* [EXERCISE DIRECTIONS] Please copy out the records below word for word, keeping every line in its original order.

--*--

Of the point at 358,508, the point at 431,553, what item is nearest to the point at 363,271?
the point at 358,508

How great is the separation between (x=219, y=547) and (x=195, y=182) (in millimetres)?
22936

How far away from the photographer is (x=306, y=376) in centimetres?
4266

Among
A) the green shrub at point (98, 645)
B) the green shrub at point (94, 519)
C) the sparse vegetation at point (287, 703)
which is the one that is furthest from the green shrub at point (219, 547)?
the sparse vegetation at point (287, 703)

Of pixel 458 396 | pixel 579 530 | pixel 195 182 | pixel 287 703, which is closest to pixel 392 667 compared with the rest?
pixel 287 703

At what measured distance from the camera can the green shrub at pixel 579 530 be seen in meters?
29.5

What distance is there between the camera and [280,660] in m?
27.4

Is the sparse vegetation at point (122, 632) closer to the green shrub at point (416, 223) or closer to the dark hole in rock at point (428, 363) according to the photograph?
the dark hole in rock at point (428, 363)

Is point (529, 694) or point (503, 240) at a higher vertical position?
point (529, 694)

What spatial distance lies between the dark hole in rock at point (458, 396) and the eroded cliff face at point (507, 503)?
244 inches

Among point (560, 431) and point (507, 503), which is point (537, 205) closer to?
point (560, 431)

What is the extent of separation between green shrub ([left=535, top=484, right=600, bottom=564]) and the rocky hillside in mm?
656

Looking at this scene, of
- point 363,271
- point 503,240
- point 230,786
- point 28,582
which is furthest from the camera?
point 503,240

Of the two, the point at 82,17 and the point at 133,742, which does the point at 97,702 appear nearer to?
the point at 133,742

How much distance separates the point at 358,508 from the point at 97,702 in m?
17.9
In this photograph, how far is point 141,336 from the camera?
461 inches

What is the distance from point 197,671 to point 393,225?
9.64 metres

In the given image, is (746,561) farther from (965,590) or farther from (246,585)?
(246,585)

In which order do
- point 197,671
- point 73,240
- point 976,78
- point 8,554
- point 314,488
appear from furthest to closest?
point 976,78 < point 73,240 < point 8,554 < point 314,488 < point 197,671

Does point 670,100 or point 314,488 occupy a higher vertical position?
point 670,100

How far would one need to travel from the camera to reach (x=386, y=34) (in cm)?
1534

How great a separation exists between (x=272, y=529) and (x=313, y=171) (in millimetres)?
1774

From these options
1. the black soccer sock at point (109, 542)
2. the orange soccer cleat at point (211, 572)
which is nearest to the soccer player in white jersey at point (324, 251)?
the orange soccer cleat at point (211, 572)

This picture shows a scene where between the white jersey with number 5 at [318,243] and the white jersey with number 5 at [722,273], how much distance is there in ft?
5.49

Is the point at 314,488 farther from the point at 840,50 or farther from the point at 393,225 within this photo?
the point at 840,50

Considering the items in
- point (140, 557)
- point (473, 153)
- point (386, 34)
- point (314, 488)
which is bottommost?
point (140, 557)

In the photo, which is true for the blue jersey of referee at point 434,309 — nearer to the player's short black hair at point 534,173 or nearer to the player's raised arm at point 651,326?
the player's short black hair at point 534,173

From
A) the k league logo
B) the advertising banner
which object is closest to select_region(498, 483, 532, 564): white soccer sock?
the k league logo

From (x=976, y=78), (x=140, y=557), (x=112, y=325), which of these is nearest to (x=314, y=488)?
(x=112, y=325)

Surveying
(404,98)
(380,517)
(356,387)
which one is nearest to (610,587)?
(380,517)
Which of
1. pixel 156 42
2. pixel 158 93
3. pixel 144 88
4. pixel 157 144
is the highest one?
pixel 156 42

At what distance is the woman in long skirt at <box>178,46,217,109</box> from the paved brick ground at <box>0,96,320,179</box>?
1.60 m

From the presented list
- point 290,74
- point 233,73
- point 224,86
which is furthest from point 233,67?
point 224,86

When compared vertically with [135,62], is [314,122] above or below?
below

--*--

* [RESULT BELOW]
Of the point at 358,508, the point at 431,553, what item is nearest to the point at 363,271?
the point at 358,508

How great is the separation between (x=219, y=547) and (x=195, y=182) (in millimetres)?
22936

How far away from the photographer is (x=306, y=376) in centimetres?
4266

Among
A) the green shrub at point (98, 645)
B) the green shrub at point (94, 519)
C) the sparse vegetation at point (287, 703)
which is the one that is furthest from the green shrub at point (219, 547)?
the sparse vegetation at point (287, 703)

Of pixel 458 396 | pixel 579 530 | pixel 195 182 | pixel 287 703, which is closest to pixel 392 667 compared with the rest?
pixel 287 703

At what measured distance from the camera can the green shrub at pixel 579 530 be seen in meters?
29.5

What distance is there between the camera and [280,660] in m?
27.4

Is the sparse vegetation at point (122, 632) closer to the green shrub at point (416, 223) or closer to the dark hole in rock at point (428, 363) according to the photograph?
the dark hole in rock at point (428, 363)

Is point (529, 694) or point (503, 240) at a higher vertical position?
point (529, 694)

What spatial distance lies between the dark hole in rock at point (458, 396) and the eroded cliff face at point (507, 503)?
244 inches

Among point (560, 431) and point (507, 503), which is point (537, 205) closer to?
point (560, 431)

What is the extent of separation between green shrub ([left=535, top=484, right=600, bottom=564]) and the rocky hillside in mm?
656

Looking at this scene, of
- point 363,271
- point 503,240
- point 230,786
- point 28,582
which is furthest from the camera?
point 503,240

Of the two, the point at 82,17 and the point at 133,742, which does the point at 97,702 appear nearer to?
the point at 133,742

How much distance separates the point at 358,508 from the point at 97,702 in m?
17.9
In this photograph, how far is point 141,336 from the camera?
461 inches

What is the distance from point 197,671 to point 393,225?
9.64 metres

In the given image, is (746,561) farther from (965,590) or farther from (246,585)?
(246,585)

In which order do
- point 197,671
- point 73,240
- point 976,78
- point 8,554
- point 314,488
appear from furthest to closest?
point 976,78 < point 73,240 < point 8,554 < point 314,488 < point 197,671

Does point 670,100 or point 314,488 occupy a higher vertical position?
point 670,100

How far would one need to travel from the camera to reach (x=386, y=34) (in cm)?
1534

How great a separation exists between (x=272, y=529) and (x=313, y=171) (in millimetres)?
1774

From these options
1. the black soccer sock at point (109, 542)
2. the orange soccer cleat at point (211, 572)
which is nearest to the soccer player in white jersey at point (324, 251)?
the orange soccer cleat at point (211, 572)

This picture shows a scene where between the white jersey with number 5 at [318,243] and the white jersey with number 5 at [722,273], how much distance is there in ft?
5.49

Is the point at 314,488 farther from the point at 840,50 or farther from the point at 393,225 within this photo?
the point at 840,50

Considering the items in
- point (140, 557)
- point (473, 153)
- point (386, 34)
- point (314, 488)
which is bottommost?
point (140, 557)

In the photo, which is true for the blue jersey of referee at point 434,309 — nearer to the player's short black hair at point 534,173 or nearer to the player's raised arm at point 651,326?
the player's short black hair at point 534,173

From
A) the k league logo
B) the advertising banner
which object is closest to select_region(498, 483, 532, 564): white soccer sock?
the k league logo

From (x=976, y=78), (x=140, y=557), (x=112, y=325), which of these is nearest to (x=314, y=488)?
(x=112, y=325)

Surveying
(404,98)
(380,517)
(356,387)
which one is nearest to (610,587)?
(380,517)
Which of
1. pixel 156 42
2. pixel 158 93
3. pixel 144 88
4. pixel 157 144
is the highest one?
pixel 156 42

At what distance is the woman in long skirt at <box>178,46,217,109</box> from the paved brick ground at <box>0,96,320,179</box>?
1.60 m

From the presented list
- point 290,74
- point 233,73
- point 224,86
which is furthest from point 233,67?
point 224,86

When compared vertically with [135,62], is [314,122] above or below?
below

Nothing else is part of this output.